■大反響だった日経新聞「私の履歴書」
日本経済新聞の看板連載「私の履歴書」がスタートしたのはいまから70年前、1956(昭和31)年3月のことである。
著名人が半生を回顧する自伝的エッセイ。第1回の登場者は新聞記者出身の政治家、鈴木茂三郎(第2代社会党委員長)だった。鈴木は前年の衆院選で社会党を大躍進させ、時の人となっていた。
その後、松下幸之助(パナソニック創業者)や武者小路(むしゃのこうじ)実篤(さねあつ)(作家)、石橋(いしばし)湛山(たんざん)(元首相)、岸信介(元首相)、本田宗一郎(本田技研工業創業者)、東山(ひがしやま)魁夷(かいい)(画家)といった各界の大御所が続々と登場。
「私の履歴書」からお声がかかれば、それは一流の証――いつしかそんなブランドが形成されていった。
■現役幹事長による「自伝」
連載開始から10年後の1966(昭和41)年、異色の政治家が登場を果たした。
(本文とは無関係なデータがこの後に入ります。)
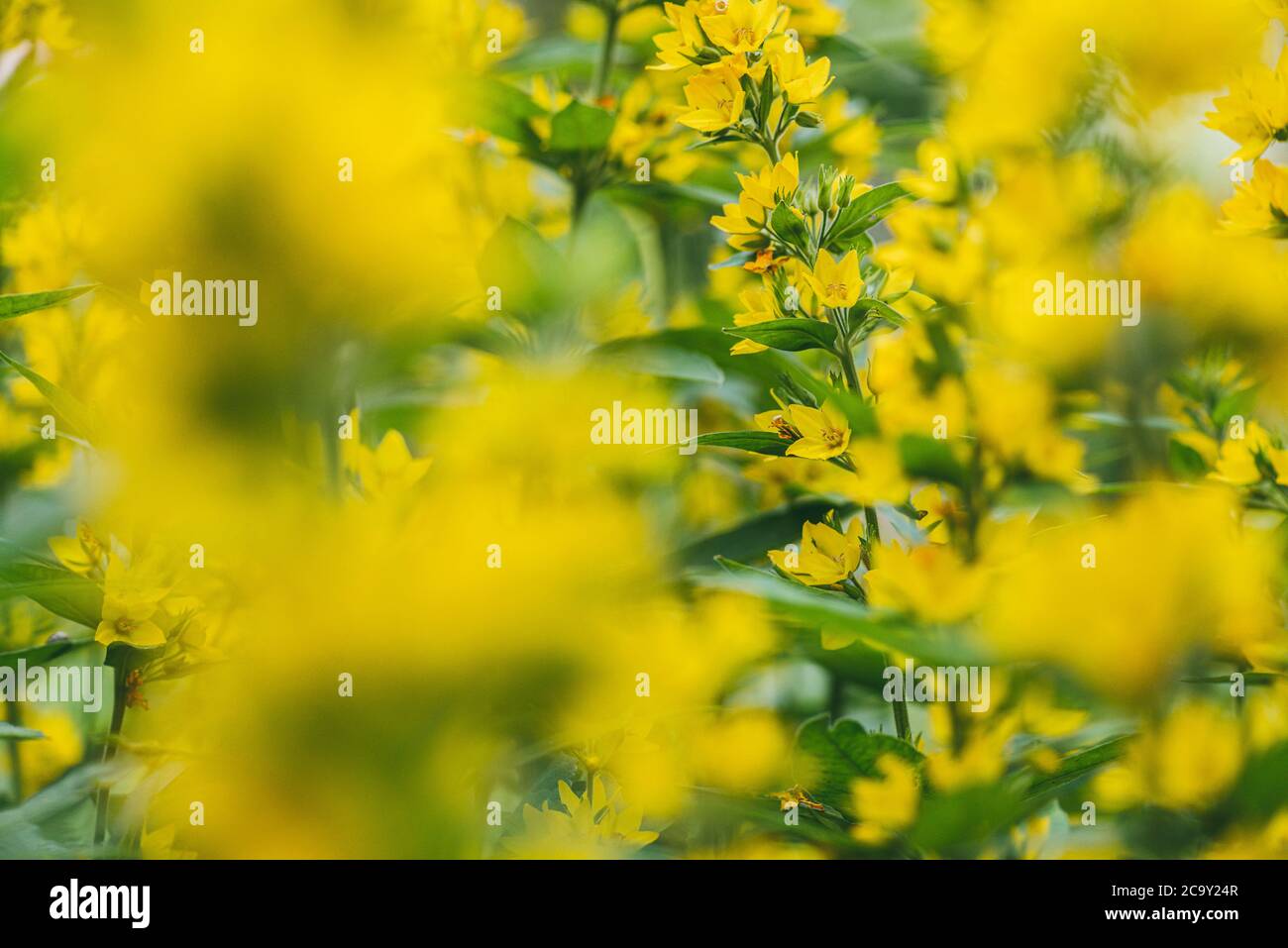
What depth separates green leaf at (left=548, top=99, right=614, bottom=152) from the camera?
1.94 feet

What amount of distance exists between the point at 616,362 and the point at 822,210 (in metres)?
0.16

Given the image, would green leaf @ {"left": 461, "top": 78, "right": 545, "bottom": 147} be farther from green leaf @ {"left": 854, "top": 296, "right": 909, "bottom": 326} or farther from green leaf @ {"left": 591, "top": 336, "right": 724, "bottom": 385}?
green leaf @ {"left": 854, "top": 296, "right": 909, "bottom": 326}

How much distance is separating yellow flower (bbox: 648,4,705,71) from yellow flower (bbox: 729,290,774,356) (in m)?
0.11

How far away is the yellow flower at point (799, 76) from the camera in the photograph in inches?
19.9

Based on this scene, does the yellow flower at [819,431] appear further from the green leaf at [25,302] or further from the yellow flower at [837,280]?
the green leaf at [25,302]

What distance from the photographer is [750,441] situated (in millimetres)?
520

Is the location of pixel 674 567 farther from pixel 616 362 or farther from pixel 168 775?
pixel 168 775

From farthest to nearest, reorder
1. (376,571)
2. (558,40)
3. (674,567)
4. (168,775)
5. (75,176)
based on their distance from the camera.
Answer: (558,40)
(674,567)
(168,775)
(75,176)
(376,571)

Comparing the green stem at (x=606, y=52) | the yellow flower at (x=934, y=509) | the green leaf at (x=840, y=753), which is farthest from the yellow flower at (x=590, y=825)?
the green stem at (x=606, y=52)

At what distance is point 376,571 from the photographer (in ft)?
0.74

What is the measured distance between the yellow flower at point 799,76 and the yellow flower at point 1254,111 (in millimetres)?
185

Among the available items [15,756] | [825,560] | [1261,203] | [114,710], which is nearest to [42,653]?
[114,710]

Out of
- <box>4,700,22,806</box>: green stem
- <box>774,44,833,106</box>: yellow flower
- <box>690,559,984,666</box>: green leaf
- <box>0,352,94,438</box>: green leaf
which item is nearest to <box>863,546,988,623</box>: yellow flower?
<box>690,559,984,666</box>: green leaf
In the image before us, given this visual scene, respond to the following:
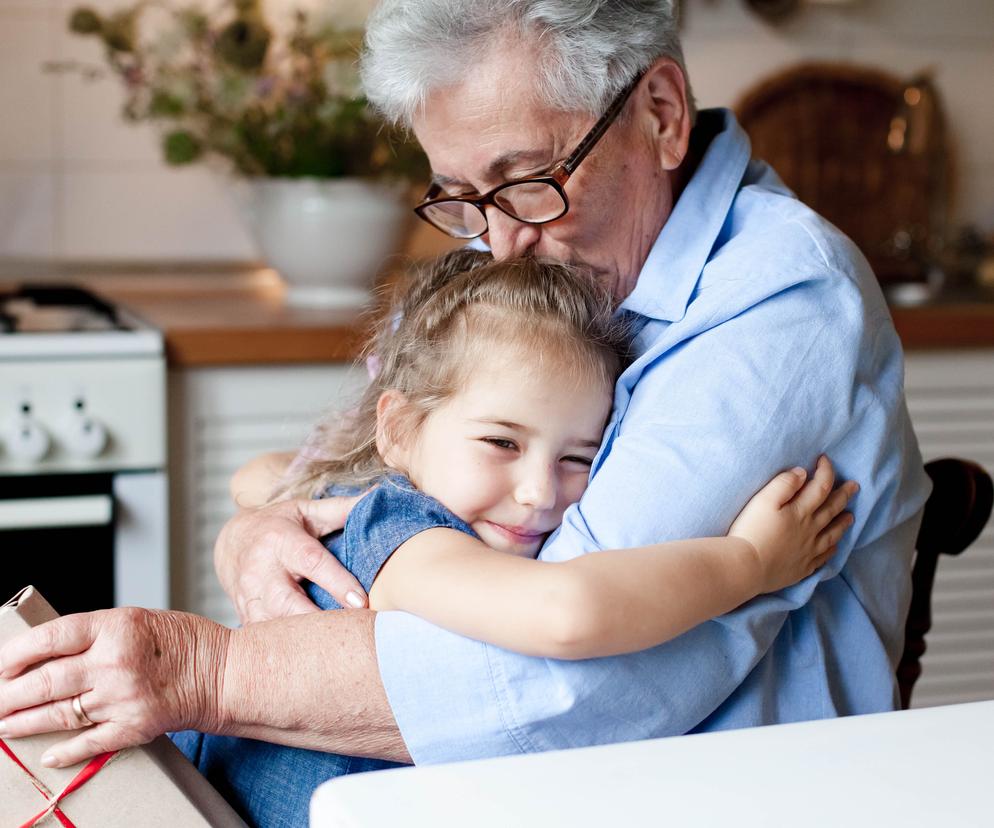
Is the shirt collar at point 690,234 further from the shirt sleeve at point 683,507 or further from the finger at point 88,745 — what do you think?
the finger at point 88,745

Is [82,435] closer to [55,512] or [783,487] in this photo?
[55,512]

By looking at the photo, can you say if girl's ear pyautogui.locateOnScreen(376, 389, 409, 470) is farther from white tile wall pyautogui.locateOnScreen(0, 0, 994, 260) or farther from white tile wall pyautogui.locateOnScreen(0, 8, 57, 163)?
white tile wall pyautogui.locateOnScreen(0, 8, 57, 163)

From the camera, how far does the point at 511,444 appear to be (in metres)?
→ 1.09

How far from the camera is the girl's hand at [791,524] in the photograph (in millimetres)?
962

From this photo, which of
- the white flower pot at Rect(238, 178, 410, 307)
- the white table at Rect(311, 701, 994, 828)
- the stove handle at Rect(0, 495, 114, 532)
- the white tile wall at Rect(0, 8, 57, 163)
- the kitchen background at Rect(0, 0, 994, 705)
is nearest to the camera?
the white table at Rect(311, 701, 994, 828)

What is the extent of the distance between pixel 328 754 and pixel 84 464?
1.04m

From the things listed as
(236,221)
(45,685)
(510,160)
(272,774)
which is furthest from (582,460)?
(236,221)

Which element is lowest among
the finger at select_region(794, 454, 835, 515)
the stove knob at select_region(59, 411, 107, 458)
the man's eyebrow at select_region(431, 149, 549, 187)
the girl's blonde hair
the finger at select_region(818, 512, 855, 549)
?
the stove knob at select_region(59, 411, 107, 458)

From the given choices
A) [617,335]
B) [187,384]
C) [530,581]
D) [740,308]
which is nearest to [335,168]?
[187,384]

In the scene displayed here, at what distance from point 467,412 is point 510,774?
48cm

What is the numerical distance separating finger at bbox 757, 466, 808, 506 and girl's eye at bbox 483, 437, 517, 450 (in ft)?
0.73

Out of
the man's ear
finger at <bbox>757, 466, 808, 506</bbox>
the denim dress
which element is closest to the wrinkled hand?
the denim dress

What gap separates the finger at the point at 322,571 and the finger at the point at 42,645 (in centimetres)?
23

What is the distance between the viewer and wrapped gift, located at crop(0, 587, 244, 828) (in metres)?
0.90
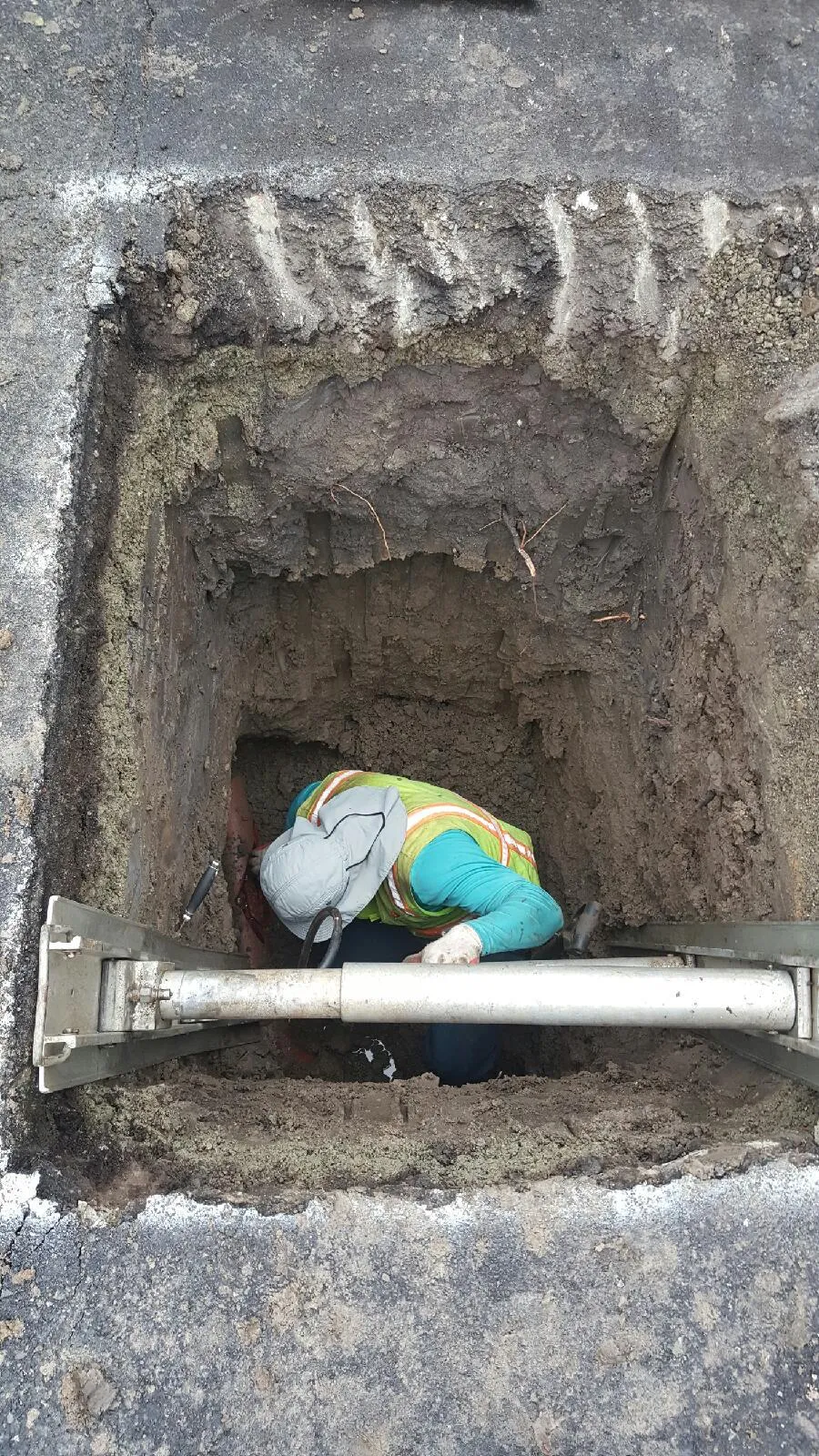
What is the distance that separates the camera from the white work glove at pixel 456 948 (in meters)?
2.12

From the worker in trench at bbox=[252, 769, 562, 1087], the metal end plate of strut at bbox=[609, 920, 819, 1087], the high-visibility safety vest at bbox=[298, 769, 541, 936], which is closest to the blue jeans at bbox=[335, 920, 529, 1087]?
the high-visibility safety vest at bbox=[298, 769, 541, 936]

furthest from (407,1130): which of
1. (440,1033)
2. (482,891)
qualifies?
(440,1033)

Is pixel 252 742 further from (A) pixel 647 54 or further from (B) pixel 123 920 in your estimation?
(A) pixel 647 54

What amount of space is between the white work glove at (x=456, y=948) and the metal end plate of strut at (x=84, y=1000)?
2.10ft

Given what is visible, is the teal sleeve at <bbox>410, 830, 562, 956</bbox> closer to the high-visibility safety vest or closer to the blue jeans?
the high-visibility safety vest

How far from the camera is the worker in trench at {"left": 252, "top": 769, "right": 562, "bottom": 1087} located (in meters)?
2.47

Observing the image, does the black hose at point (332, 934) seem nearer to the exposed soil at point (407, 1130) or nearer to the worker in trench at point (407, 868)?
the worker in trench at point (407, 868)

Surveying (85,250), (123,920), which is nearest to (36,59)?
(85,250)

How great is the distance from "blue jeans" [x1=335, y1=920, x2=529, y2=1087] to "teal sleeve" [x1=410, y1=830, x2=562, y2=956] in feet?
2.46

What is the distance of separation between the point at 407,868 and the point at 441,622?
1065mm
当時、自民党幹事長だった田中角栄である。
それまでの登場者のほとんどが連載開始時に60歳以上であったのに対し、当時の角栄はまだ48歳。すでに郵政大臣(就任時39歳は当時の最年少記録)、大蔵大臣を経験していたものの、これから総理大臣を狙おうかという政治家が、半生を振り返る連載に登場するのは極めて異例だった。
現役幹事長による「自伝」の反響は大きかった。
連載終了からわずか3カ月後の6月、早くも『田中角栄 私の履歴書』(日本経済新聞社)が単行本として出版されたのである。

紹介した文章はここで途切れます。